The move comes at a time when the country is starved of foreign exchange and investment in addition to facing severe debt servicing challenge. The original tripartite agreement signed in May 2019 would have resulted in over $ 600 million in new private sector investment.
First Capital said the market witnessed the highest intraday crash in the history on the third consecutive day of downfall due to the profit-taking of retailers.
“Index experienced a strong downtrend since the beginning of the session, triggering two market halts during mid-day, due to the S&P SL20 falling by 5% & 7.5%. Market recorded its intraday low of 7,837 before closing at 8,005 losing 562 points,” First Capital added.
Asia Securities said “encouragingly, following two circuit breakers, the indices were on the recovery towards the latter part of trading as investors were seen taking positions on attractive valuations that presented themselves, ahead of a strong earnings season.”
NDB Securities said the ASPI continued to extend previous days’ losses.
It said high net worth and institutional investor participation was remained subdued for the day.

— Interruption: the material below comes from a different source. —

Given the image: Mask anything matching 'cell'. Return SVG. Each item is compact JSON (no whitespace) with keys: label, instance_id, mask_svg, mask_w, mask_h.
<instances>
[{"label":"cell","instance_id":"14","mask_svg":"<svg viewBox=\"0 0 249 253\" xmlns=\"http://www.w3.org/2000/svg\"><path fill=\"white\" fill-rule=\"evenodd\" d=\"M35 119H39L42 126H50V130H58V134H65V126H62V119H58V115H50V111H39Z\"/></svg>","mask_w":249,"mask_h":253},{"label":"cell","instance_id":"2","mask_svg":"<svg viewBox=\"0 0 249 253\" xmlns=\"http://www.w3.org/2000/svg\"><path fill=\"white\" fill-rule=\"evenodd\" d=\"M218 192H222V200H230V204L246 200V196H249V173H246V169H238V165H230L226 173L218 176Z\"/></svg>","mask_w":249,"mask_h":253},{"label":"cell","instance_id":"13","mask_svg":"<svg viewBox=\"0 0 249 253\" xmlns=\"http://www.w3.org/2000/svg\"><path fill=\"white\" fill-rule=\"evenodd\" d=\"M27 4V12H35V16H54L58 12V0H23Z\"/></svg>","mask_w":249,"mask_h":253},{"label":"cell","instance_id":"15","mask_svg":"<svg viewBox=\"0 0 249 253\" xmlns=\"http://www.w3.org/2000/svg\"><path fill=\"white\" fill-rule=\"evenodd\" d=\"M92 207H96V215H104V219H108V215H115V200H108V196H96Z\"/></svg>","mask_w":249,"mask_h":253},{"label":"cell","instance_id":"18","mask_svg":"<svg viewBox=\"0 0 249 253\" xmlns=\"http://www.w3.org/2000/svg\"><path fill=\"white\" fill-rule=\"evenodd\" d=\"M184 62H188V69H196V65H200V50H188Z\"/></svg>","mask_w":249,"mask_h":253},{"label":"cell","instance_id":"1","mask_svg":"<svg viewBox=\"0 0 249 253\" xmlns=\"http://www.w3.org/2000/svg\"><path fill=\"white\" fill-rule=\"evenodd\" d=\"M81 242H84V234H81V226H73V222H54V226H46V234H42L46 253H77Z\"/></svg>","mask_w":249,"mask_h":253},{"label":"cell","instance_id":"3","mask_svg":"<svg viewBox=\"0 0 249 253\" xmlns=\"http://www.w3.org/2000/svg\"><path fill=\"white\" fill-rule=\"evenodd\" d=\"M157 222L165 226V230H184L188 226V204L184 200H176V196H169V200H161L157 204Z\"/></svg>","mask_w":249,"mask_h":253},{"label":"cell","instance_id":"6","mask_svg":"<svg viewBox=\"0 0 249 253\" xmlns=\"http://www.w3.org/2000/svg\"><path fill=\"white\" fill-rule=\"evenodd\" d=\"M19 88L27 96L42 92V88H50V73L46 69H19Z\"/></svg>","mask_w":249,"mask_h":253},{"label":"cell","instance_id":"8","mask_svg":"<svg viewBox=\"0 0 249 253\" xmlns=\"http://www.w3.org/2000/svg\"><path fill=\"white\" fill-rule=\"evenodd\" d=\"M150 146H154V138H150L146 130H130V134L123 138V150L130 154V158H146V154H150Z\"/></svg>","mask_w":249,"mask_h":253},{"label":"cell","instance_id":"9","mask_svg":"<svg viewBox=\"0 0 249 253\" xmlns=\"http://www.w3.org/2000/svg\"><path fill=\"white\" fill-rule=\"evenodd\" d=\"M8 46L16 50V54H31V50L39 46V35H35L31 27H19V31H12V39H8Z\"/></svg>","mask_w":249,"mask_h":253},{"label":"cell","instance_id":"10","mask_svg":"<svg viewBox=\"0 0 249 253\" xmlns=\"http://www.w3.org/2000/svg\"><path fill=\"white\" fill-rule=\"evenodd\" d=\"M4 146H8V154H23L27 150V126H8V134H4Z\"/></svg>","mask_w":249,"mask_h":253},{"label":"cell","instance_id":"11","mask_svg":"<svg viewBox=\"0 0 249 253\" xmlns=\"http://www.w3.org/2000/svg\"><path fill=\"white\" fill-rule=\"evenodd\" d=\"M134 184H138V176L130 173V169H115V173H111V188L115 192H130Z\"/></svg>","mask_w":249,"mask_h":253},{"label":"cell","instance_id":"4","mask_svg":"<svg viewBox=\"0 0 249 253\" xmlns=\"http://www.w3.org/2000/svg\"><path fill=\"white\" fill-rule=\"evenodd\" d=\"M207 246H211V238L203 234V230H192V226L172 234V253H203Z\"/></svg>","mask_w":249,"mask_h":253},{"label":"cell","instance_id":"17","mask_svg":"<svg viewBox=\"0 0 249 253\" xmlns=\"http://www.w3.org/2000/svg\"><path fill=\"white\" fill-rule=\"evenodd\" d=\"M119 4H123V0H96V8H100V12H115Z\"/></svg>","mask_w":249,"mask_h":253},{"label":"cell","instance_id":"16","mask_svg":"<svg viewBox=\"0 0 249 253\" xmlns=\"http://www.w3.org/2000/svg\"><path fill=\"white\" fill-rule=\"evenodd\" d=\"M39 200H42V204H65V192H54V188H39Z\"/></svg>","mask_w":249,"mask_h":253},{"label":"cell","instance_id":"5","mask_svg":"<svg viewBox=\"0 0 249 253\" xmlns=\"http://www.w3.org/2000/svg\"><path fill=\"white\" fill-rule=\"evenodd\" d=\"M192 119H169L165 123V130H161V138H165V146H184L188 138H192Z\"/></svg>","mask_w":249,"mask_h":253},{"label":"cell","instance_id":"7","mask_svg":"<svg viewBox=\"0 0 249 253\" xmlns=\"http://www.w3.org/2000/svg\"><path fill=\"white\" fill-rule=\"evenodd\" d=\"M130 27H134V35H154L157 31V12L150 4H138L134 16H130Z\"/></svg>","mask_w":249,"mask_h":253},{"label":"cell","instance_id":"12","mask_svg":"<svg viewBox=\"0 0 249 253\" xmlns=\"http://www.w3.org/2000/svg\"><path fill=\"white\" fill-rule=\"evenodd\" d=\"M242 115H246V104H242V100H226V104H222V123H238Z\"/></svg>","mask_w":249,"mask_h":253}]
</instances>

Mixed interest was observed in LOLC Holdings, Browns Investments and Royal Ceramics, whilst Retail interest was noted in Vallibel One, Expolanka Holdings and Sampath Bank.

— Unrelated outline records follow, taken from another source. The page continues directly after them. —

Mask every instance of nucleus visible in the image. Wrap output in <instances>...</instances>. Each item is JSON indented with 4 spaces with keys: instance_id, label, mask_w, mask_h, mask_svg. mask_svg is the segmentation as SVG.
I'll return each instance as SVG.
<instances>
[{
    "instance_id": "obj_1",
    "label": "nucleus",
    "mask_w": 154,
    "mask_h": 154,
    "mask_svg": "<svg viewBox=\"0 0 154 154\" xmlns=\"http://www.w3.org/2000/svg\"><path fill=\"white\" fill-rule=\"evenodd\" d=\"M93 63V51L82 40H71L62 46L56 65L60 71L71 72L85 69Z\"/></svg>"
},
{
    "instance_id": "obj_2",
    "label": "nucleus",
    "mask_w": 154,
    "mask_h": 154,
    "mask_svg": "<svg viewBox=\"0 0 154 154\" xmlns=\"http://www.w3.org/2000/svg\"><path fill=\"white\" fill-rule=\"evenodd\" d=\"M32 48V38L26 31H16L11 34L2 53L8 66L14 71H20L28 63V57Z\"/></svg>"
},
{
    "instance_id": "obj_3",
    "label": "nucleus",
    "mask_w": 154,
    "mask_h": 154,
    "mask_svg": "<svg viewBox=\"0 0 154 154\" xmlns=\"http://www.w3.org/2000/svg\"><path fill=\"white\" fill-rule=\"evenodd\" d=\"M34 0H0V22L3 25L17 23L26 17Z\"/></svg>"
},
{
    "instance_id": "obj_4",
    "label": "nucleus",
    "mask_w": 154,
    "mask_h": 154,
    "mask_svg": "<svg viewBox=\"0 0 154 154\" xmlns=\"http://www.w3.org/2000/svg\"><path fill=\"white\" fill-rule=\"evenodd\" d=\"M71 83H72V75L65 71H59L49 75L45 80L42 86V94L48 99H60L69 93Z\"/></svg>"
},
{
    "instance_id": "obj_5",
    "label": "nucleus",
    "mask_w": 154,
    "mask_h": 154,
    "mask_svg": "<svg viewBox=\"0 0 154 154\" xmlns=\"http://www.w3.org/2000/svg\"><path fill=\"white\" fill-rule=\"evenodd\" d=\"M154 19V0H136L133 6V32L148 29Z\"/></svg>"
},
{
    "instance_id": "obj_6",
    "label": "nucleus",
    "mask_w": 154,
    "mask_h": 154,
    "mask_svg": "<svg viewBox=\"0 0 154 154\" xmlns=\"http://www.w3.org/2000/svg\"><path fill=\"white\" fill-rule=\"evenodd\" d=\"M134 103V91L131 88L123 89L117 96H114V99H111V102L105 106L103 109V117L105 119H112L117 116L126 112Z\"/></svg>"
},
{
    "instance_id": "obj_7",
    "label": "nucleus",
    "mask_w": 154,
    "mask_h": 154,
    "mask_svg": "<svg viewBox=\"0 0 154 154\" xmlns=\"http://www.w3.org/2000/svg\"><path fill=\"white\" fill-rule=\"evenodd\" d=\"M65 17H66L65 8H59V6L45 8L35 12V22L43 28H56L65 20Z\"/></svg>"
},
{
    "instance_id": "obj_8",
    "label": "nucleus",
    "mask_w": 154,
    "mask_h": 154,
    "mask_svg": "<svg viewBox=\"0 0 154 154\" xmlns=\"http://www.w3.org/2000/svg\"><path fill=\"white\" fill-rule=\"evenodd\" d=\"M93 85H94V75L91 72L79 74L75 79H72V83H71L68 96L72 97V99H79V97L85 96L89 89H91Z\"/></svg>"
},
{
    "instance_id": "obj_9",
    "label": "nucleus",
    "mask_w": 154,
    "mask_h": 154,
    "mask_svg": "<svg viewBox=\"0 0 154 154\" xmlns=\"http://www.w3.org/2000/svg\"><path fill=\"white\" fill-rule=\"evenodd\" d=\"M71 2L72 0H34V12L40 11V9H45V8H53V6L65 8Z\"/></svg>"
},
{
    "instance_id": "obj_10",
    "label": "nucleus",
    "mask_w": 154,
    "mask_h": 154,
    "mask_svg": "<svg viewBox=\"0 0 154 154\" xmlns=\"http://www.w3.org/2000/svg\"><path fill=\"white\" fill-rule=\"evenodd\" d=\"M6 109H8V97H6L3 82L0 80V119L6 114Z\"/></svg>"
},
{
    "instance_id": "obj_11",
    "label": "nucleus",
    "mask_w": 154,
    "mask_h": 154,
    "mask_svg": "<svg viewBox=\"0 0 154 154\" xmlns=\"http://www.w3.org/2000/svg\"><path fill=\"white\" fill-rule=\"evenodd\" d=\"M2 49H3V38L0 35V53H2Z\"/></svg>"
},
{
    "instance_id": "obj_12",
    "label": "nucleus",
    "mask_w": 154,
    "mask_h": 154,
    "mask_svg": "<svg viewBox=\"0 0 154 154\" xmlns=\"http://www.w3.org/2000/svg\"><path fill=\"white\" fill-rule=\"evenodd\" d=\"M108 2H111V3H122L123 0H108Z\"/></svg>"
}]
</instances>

Capital Goods sector was the top contributor to the market turnover (due to Vallibel One and Royal Ceramics), whilst the sector index lost 9.43%. The share price of Vallibel One moved down by Rs. 14.00 (17.43%) to close at Rs. 66.30. The share price of Royal Ceramics declined by Rs. 63.25 (16.51%) to close at Rs. 319.75.
Diversified Financials sector was the second highest contributor to the market turnover (due to LOLC Holdings), whilst the sector index decreased by 7.36%. The share price of LOLC Holdings decreased by Rs. 37.25 (7.39%) to close at Rs. 466.50.
Browns Investments and Expolanka Holdings were also included amongst the top turnover contributors. The share price of Browns Investments lost Rs. 0.30 (4.48%) to close at Rs. 6.40. The share price of Expolanka Holdings recorded a loss of Rs. 5.00 (9.75%) to close at Rs. 46.30.
Separately Keells Food Products announced an interim dividend of Rs. 7.00 per share.
Net foreign selling amounted to Rs. 179 million bringing the year to date figure to Rs. 9.07 billion.
Asia Securities said estimated net foreign buying topped in EXPO at Rs. 6.7 million and net foreign selling topped in SAMP at Rs. 55 million.